Does that really seem true to you? Do you have no memories of sacrificing truth for something else you wanted when you were a child, say? I’m not saying it’s just fine to sacrifice truth but it seems false to me to say that people never return to seeking the truth after deceiving themselves, much less after trying on different communication styles or norms. If that were true I feel like no one could ever be rational at all.
I think that’s a misunderstanding of what I mean by “sacrificing truth.” Of course I have lied: I told my mom I didn’t steal from the cookie jar. I have clicked checkboxes saying “I am over 18″ when I wasn’t. I enjoy a game of Mafia as much as the next guy. Contra Kant, I wholeheartedly endorse lying to your enemies to protect your friends.
No, sacrificing truth is fundamentally an act of self-deception. It is making yourself a man who believes a falsehood, or has a disregard for the truth. It is Gandhi taking the murder-pill. That is what I consider irreversible. It’s not so easy that I worry I might do it to myself by accident, so I’m not paranoid about it or anything.
(One way to go about doing this would be to manipulate your language, redefining words as convenient: “The sky is ‘green.’ My definition of the word ‘green’ includes that color. It has always included that color. Quid est veritas?” Doing such things for a while until it becomes habitual should do it.)
In this sense, no, I don’t think I have ever done this. By the time I conceived of the possibility, I was old enough to resolve never to do it.
Of course, the obvious counter is that if you had scifi/magic brain surgery tech, you could erase and rewrite your mind and memories as you wished, and set it to a state where you still sincerely valued truth, so it’s not technically irreversible. My response to that is that a man willing to rewrite his own brain to deceive himself is certainly not one who values truth, and the resultant amnesiac is essentially a different person. But okay, fair enough, if this tech existed, I would reconsider my position on the irreversibility of sacrificing truth via self-deception.
No, sacrificing truth is fundamentally an act of self-deception. It is making yourself a man who believes a falsehood, or has a disregard for the truth. It is Gandhi taking the murder-pill. That is what I consider irreversible.
This is what I was talking about, or the general thing I had in mind, and I think it is reversible. Not a good idea, but I think people who have ever self-deceived or wanted to believe something convenient have come back around to wanting to know the truth. I also think people can be truthseeking in some domains while self-deceiving in others. Perhaps if this weren’t the case, it would be easier to draw lines for acceptable behavior, but I think that unfortunately it isn’t.
Very beside my original point about being willing to speak more plainly, but I think you get that.
Does that really seem true to you? Do you have no memories of sacrificing truth for something else you wanted when you were a child, say? I’m not saying it’s just fine to sacrifice truth but it seems false to me to say that people never return to seeking the truth after deceiving themselves, much less after trying on different communication styles or norms. If that were true I feel like no one could ever be rational at all.

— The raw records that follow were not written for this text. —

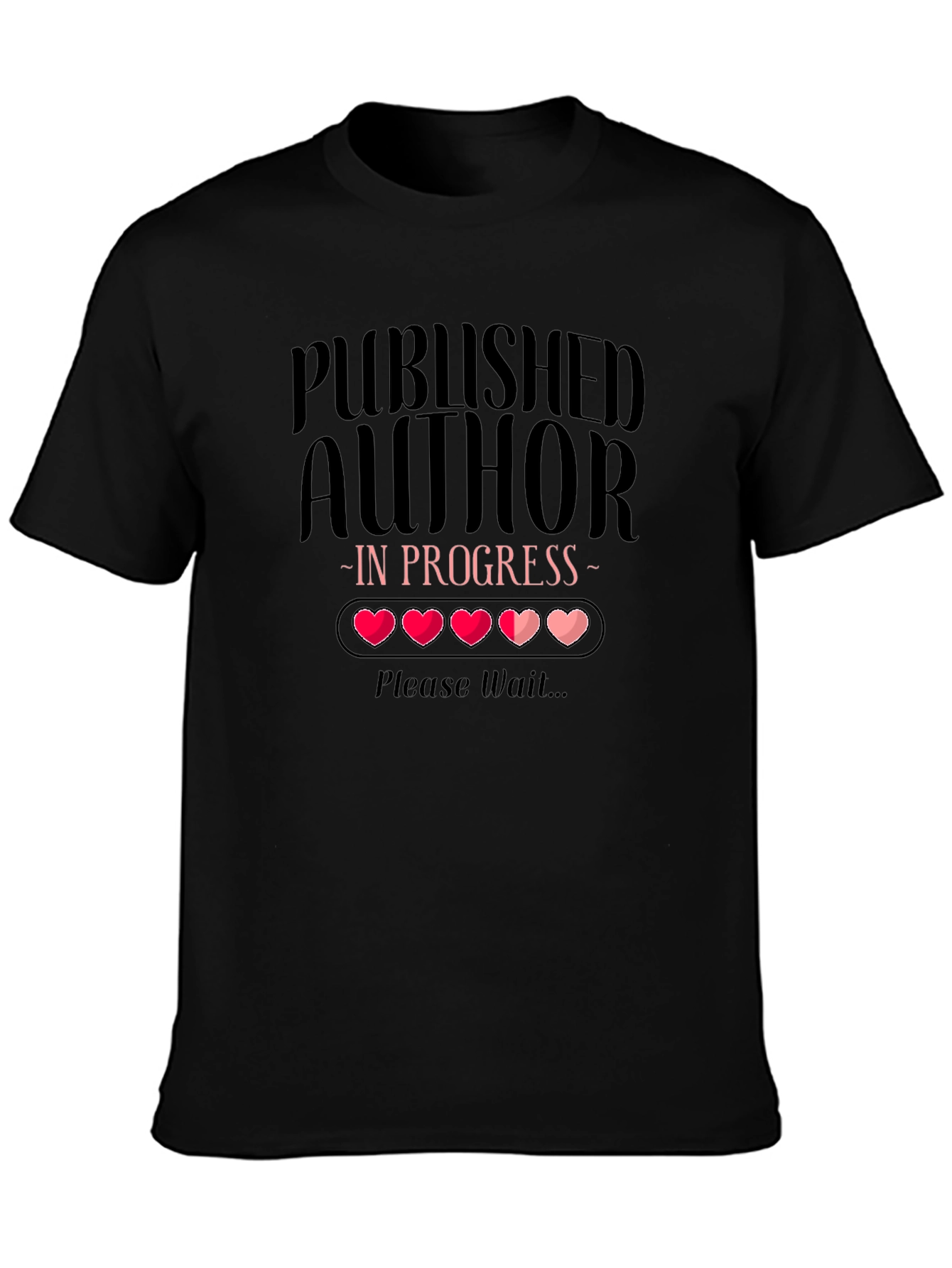 Published Author In Progress T-Shirt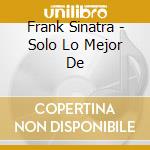 Frank Sinatra - Solo Lo Mejor De cd musicale di Frank Sinatra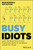 Busy Idiots (Learn the Brain Science and Productivity Hacks to Get Ahead without the Stress) by Brad Marshall, Joff Outlaw, 9781394282722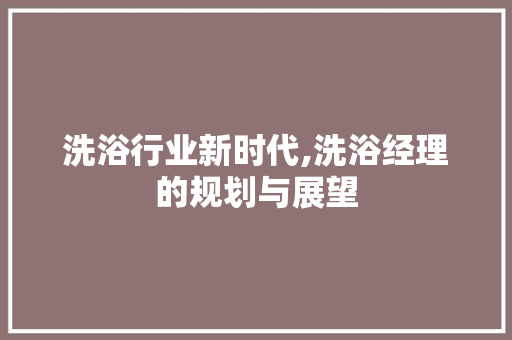 洗浴行业新时代,洗浴经理的规划与展望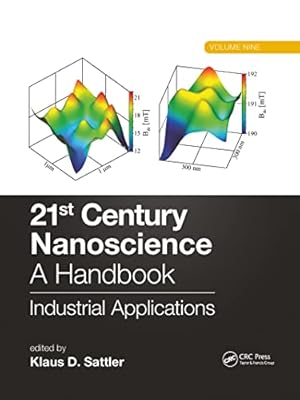 Bild des Verkufers fr 21st Century Nanoscience " A Handbook: Industrial Applications (Volume Nine) zum Verkauf von WeBuyBooks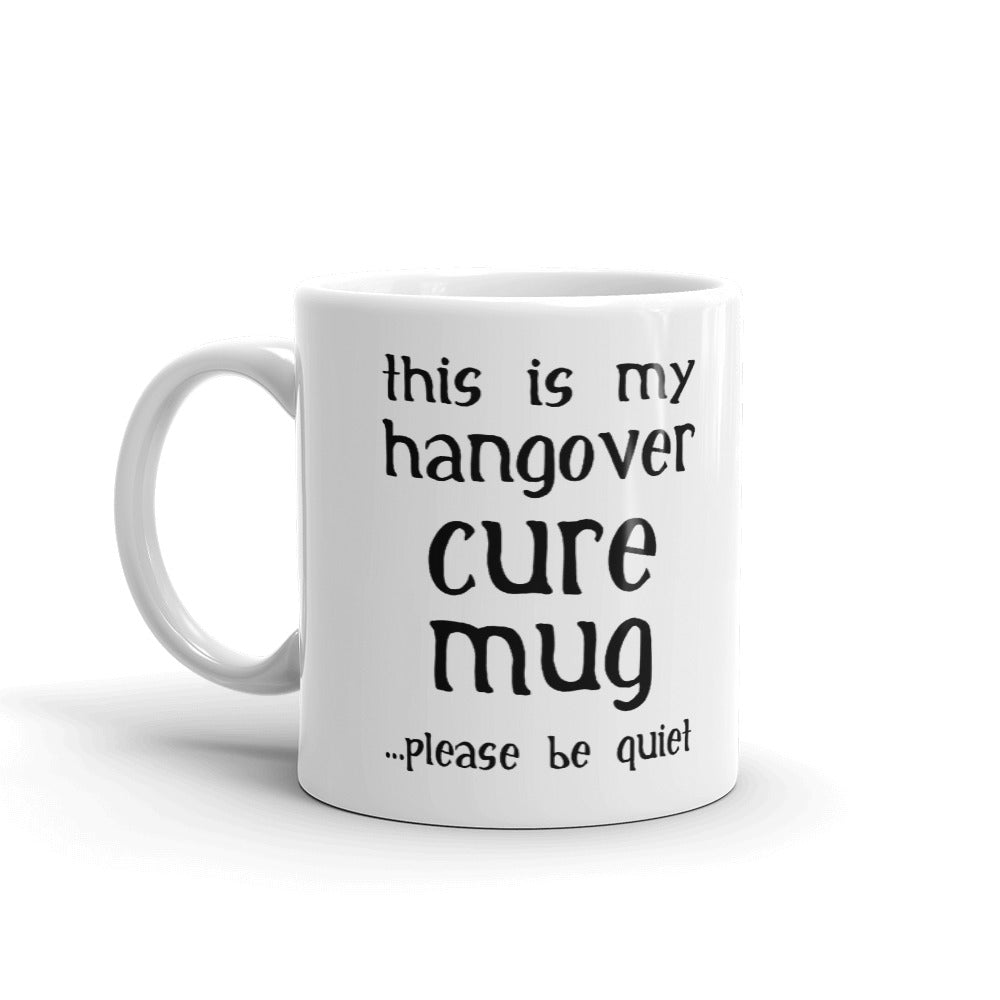 This is My Hangover Cure Mug Please Be Quiet Coffee Mug Tea Cup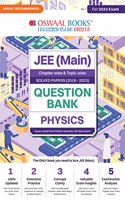 Oswaal JEE Main (2019-2023) Question Bank Chapterwise + Topicwise | Physics (For 2024 Exam)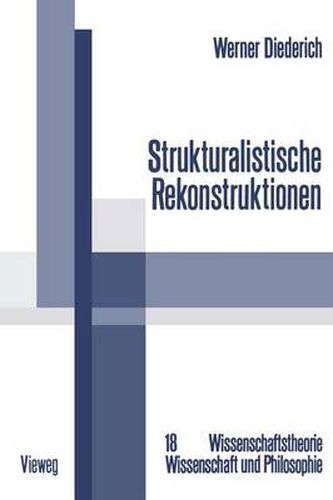 Cover image for Strukturalistische Rekonstruktionen: Untersuchungen Zur Bedeutung, Weiterentwicklung Und Interdisziplinaren Anwendung Des Strukturalistischen Konzepts Wissenschaftlicher Theorien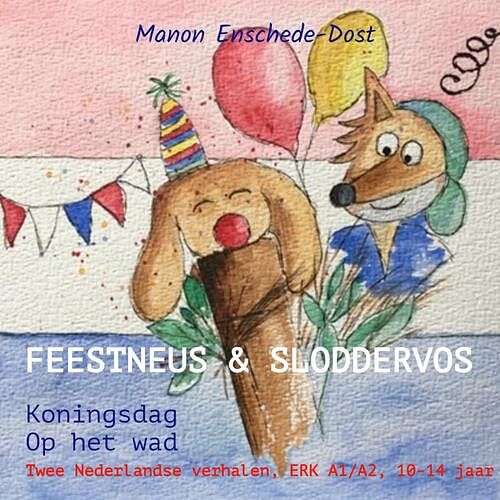 Foto van Feestneus & sloddervos - manon enschede-dost - paperback (9789403622873)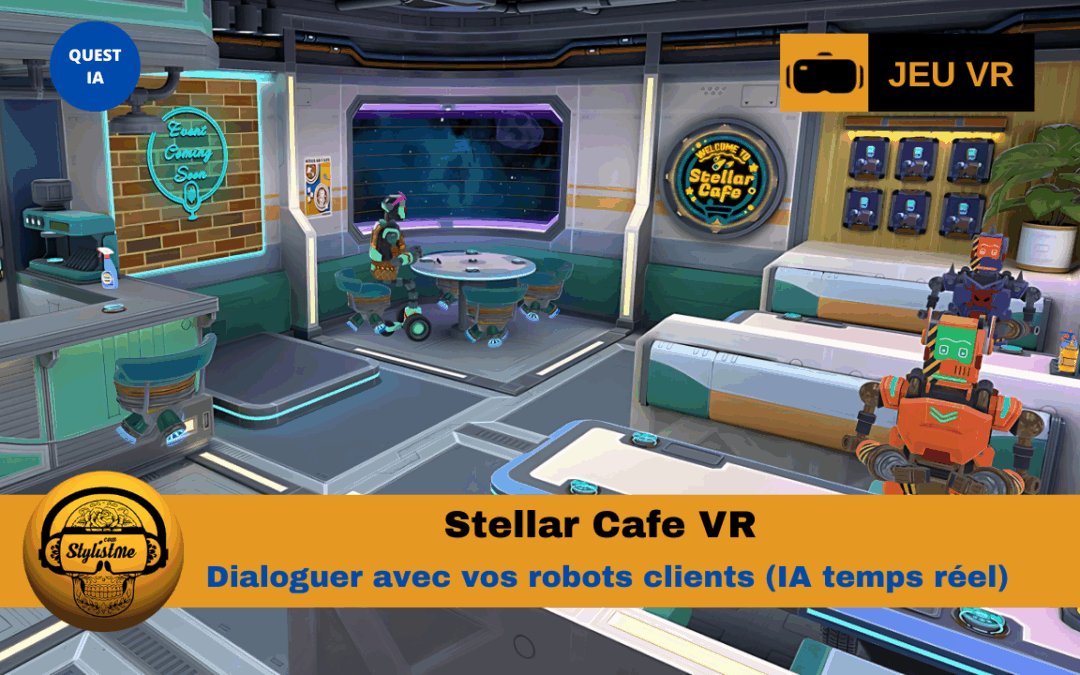 Stellar Cafe : conversation de comptoir avec IA en VR main libre !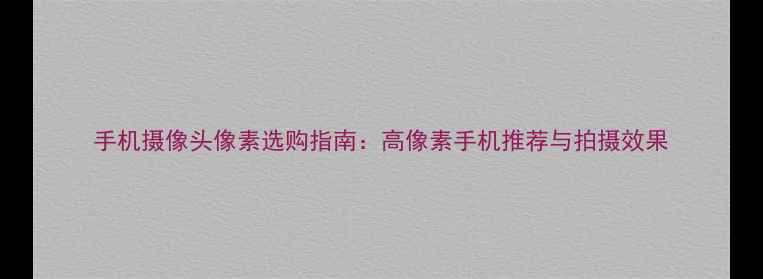 图片 手机摄像头像素选购指南：高像素手机推荐与拍摄效果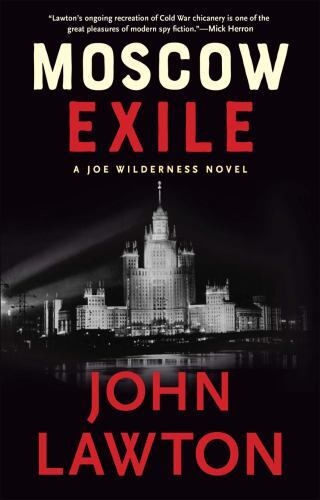 Moscow Exile: A Joe Wilderness Novel by Lawton, John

I think that’s a misunderstanding of what I mean by “sacrificing truth.” Of course I have lied: I told my mom I didn’t steal from the cookie jar. I have clicked checkboxes saying “I am over 18″ when I wasn’t. I enjoy a game of Mafia as much as the next guy. Contra Kant, I wholeheartedly endorse lying to your enemies to protect your friends.
No, sacrificing truth is fundamentally an act of self-deception. It is making yourself a man who believes a falsehood, or has a disregard for the truth. It is Gandhi taking the murder-pill. That is what I consider irreversible. It’s not so easy that I worry I might do it to myself by accident, so I’m not paranoid about it or anything.
(One way to go about doing this would be to manipulate your language, redefining words as convenient: “The sky is ‘green.’ My definition of the word ‘green’ includes that color. It has always included that color. Quid est veritas?” Doing such things for a while until it becomes habitual should do it.)
In this sense, no, I don’t think I have ever done this. By the time I conceived of the possibility, I was old enough to resolve never to do it.
Of course, the obvious counter is that if you had scifi/magic brain surgery tech, you could erase and rewrite your mind and memories as you wished, and set it to a state where you still sincerely valued truth, so it’s not technically irreversible. My response to that is that a man willing to rewrite his own brain to deceive himself is certainly not one who values truth, and the resultant amnesiac is essentially a different person. But okay, fair enough, if this tech existed, I would reconsider my position on the irreversibility of sacrificing truth via self-deception.
This is what I was talking about, or the general thing I had in mind, and I think it is reversible. Not a good idea, but I think people who have ever self-deceived or wanted to believe something convenient have come back around to wanting to know the truth. I also think people can be truthseeking in some domains while self-deceiving in others. Perhaps if this weren’t the case, it would be easier to draw lines for acceptable behavior, but I think that unfortunately it isn’t.
Very beside my original point about being willing to speak more plainly, but I think you get that.